Lindsay Rae Ruhr , PhD
Lindsay Rae Ruhr is an Assistant Professor of Social Work at the University of Arkansas at Little Rock. She holds a master’s degree in social work (MSW) from the Brown School at Washington University in St. Louis. She also holds a master’s degree in public policy administration (MPPA) from the University of Missouri – St. Louis. Dr. Ruhr earned her PhD in social work from the University of Missouri in 2016. Her scholarship focuses on sexual and reproductive health as it relates to body image. She is particularly interested in contraceptive choice, fear of weight gain, menstruation stigma, and abortion stigma.
Justin Sigoloff is the Co-Director of Adroit Studios as well as a Doctoral Candidate studying Serious Games in the School of Information Sciences and Learning Technologies at the University of Missouri, Columbia. He received his Masters in Media Literacy from Webster University.
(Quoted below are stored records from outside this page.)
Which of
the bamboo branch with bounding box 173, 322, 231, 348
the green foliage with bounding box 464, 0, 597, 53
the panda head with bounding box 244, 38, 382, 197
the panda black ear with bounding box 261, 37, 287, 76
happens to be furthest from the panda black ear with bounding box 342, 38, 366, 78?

His research interests include not just how best to design and develop games with learning outcomes, but also how such games can change how players view themselves, their ability to perform in any given situation and the world around them. He has spent the last five years serving as the Creative Director for a serious game named Mission HydroSci, an I3 and IES funded serious game for middle-school students that teach water science and scientific argumentation.
Michelle Teti, PhD
Michelle Teti is an Associate Professor of Health Sciences in the School of Health Professions at the University of Missouri. She is the director of the Bachelor of Health Science in Public Health Program, and a Program Affiliate in the Black Studies Program. Dr. Michelle Teti’s educational accomplishments include a Master of Public Health (MPH) and a Doctorate in Community Health and Prevention (DrPH) from Drexel University in Philadelphia. She has also completed Visiting Professorships at the Center for AIDS Prevention at the University of California, San Francisco, in 2010-12 and 2015. The premise of her work is that sick and disenfranchised people matter and know best what is needed to solve their complex health problems. She focuses on inquiries of how health disparities and social vulnerabilities (poverty, racism, stigma, homophobia, sexism, etc.) affect individuals’ health decisions. She is an expert in participatory research and in using qualitative and visual patient-driven methods to allow the experiences of people to inform innovative public health questions and solutions. Dr. Teti’s work has been disseminated in over 50 peer-reviewed publications and numerous national and international conferences.
Fang Wang , PhD
Fang Wang is an Assistant Teaching Professor in the Information Technology / Electrical Engineering and Computer Science Department at the College of Engineering at the University of Missouri. Her research interests include simulation software development, Virtual Reality applications, mobile app development and image processing. She is actively involved in utilizing innovative technology as an intervention and education means to improve the understanding of body image and its implication in the health and well beings of a person. Before joining MU, she worked in Motorola, Freescale and Ansys as research and development engineer.